Смертность, если верить летописцам, была колоссальной – в том же Смоленске, если верить их свидетельствам, вымерло до половины населения, в Новгороде только в сентябре 1570 г. в братских могилах-скудельницах за городом закопали сразу 10 тыс, покойников (и даже если эта цифра сильно преувеличена, то данные переписных книг по Новгороду показывают значительное сокращение жилых дворов именно по причине мора – на Софийской стороне запустело до половины, если не больше, дворов). Сотнями мерли москвичи и жители других городов. От смерти не был застрахован никто – ни стар, ни млад, ни миряне, ни клирики, никто-никто, и я больше чем уверен, что и Мария Темрюковна, и Марфа Собакина умерли именно от этого мора. Чума опустошила лагерь русских войск и воинства Магнуса, ливонского королька, осаждавших Ревель, да и в самом Ревеле они свирепствовала, начиная с 1566 г. Лишь к концу 1571 г. чума постепенно затихла и в следующем году никаких свидетельств о ней уже не было.

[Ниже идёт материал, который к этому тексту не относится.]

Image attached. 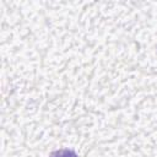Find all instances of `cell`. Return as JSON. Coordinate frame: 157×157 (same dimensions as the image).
<instances>
[{
    "label": "cell",
    "instance_id": "6da1fadb",
    "mask_svg": "<svg viewBox=\"0 0 157 157\" xmlns=\"http://www.w3.org/2000/svg\"><path fill=\"white\" fill-rule=\"evenodd\" d=\"M50 157H78L74 151L71 150H59V151H55L50 155Z\"/></svg>",
    "mask_w": 157,
    "mask_h": 157
}]
</instances>
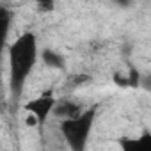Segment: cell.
<instances>
[{
	"label": "cell",
	"instance_id": "cell-1",
	"mask_svg": "<svg viewBox=\"0 0 151 151\" xmlns=\"http://www.w3.org/2000/svg\"><path fill=\"white\" fill-rule=\"evenodd\" d=\"M37 62V37L34 32L22 34L9 46V89L13 98L18 100L23 86Z\"/></svg>",
	"mask_w": 151,
	"mask_h": 151
},
{
	"label": "cell",
	"instance_id": "cell-2",
	"mask_svg": "<svg viewBox=\"0 0 151 151\" xmlns=\"http://www.w3.org/2000/svg\"><path fill=\"white\" fill-rule=\"evenodd\" d=\"M94 116H96V110L89 109V110H84L78 117L64 119L60 123V132H62L68 146L71 147V151H84L87 139L91 135Z\"/></svg>",
	"mask_w": 151,
	"mask_h": 151
},
{
	"label": "cell",
	"instance_id": "cell-3",
	"mask_svg": "<svg viewBox=\"0 0 151 151\" xmlns=\"http://www.w3.org/2000/svg\"><path fill=\"white\" fill-rule=\"evenodd\" d=\"M55 101H57V100H55L52 94H43V96H39V98H34V100L27 101V103L23 105V110L29 112L30 116H34L39 124H43V123L48 119V116L52 114Z\"/></svg>",
	"mask_w": 151,
	"mask_h": 151
},
{
	"label": "cell",
	"instance_id": "cell-4",
	"mask_svg": "<svg viewBox=\"0 0 151 151\" xmlns=\"http://www.w3.org/2000/svg\"><path fill=\"white\" fill-rule=\"evenodd\" d=\"M84 112V107L77 101H73V100H57L55 105H53V110H52V116L55 117H60L62 121L64 119H75V117H78L80 114Z\"/></svg>",
	"mask_w": 151,
	"mask_h": 151
},
{
	"label": "cell",
	"instance_id": "cell-5",
	"mask_svg": "<svg viewBox=\"0 0 151 151\" xmlns=\"http://www.w3.org/2000/svg\"><path fill=\"white\" fill-rule=\"evenodd\" d=\"M123 151H151V135L144 132L139 139H121Z\"/></svg>",
	"mask_w": 151,
	"mask_h": 151
},
{
	"label": "cell",
	"instance_id": "cell-6",
	"mask_svg": "<svg viewBox=\"0 0 151 151\" xmlns=\"http://www.w3.org/2000/svg\"><path fill=\"white\" fill-rule=\"evenodd\" d=\"M9 23H11V13L0 6V57H2L7 43V34H9Z\"/></svg>",
	"mask_w": 151,
	"mask_h": 151
},
{
	"label": "cell",
	"instance_id": "cell-7",
	"mask_svg": "<svg viewBox=\"0 0 151 151\" xmlns=\"http://www.w3.org/2000/svg\"><path fill=\"white\" fill-rule=\"evenodd\" d=\"M41 57H43L45 64H48V66H52V68H62V66H64V57L59 55V53L53 52V50H43Z\"/></svg>",
	"mask_w": 151,
	"mask_h": 151
},
{
	"label": "cell",
	"instance_id": "cell-8",
	"mask_svg": "<svg viewBox=\"0 0 151 151\" xmlns=\"http://www.w3.org/2000/svg\"><path fill=\"white\" fill-rule=\"evenodd\" d=\"M84 82H89V77H87V75H73V77H69L71 87H78V86H82Z\"/></svg>",
	"mask_w": 151,
	"mask_h": 151
},
{
	"label": "cell",
	"instance_id": "cell-9",
	"mask_svg": "<svg viewBox=\"0 0 151 151\" xmlns=\"http://www.w3.org/2000/svg\"><path fill=\"white\" fill-rule=\"evenodd\" d=\"M27 124H29V126H37L39 123H37V119H36L34 116H30V114H27Z\"/></svg>",
	"mask_w": 151,
	"mask_h": 151
}]
</instances>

Но если бы все ограничивалось только чумой! Так нет же, на пару со всадником на коне бледном поспешил появиться и другой всадник, на коне вороном – в деле опустошения Русской земли без него не обошлось. 60-е годы вообще были в этом отношении крайне неблагоприятны – погодные условия раз за разом не давали крестьянским хозяйствам собрать более или менее приличные урожаи, а тут еще вона, налоги – короче, запас прочности был практически исчерпан, и когда пришел мор, он окончательно ушел ниже плинтуса и, начиная с 1568 года, на протяжении последующих трех лет неурожаи привели к массовому голоду, причем такому, какого не помнили даже древние старцы. Цены на хлеб скакнули в 10-15 раз (с 10-15 копеек за четверть до полутора рублей), а в 1571 г, достигли абсолютного максимума за весь XVI век – 1,68 рубля за четверть ржи!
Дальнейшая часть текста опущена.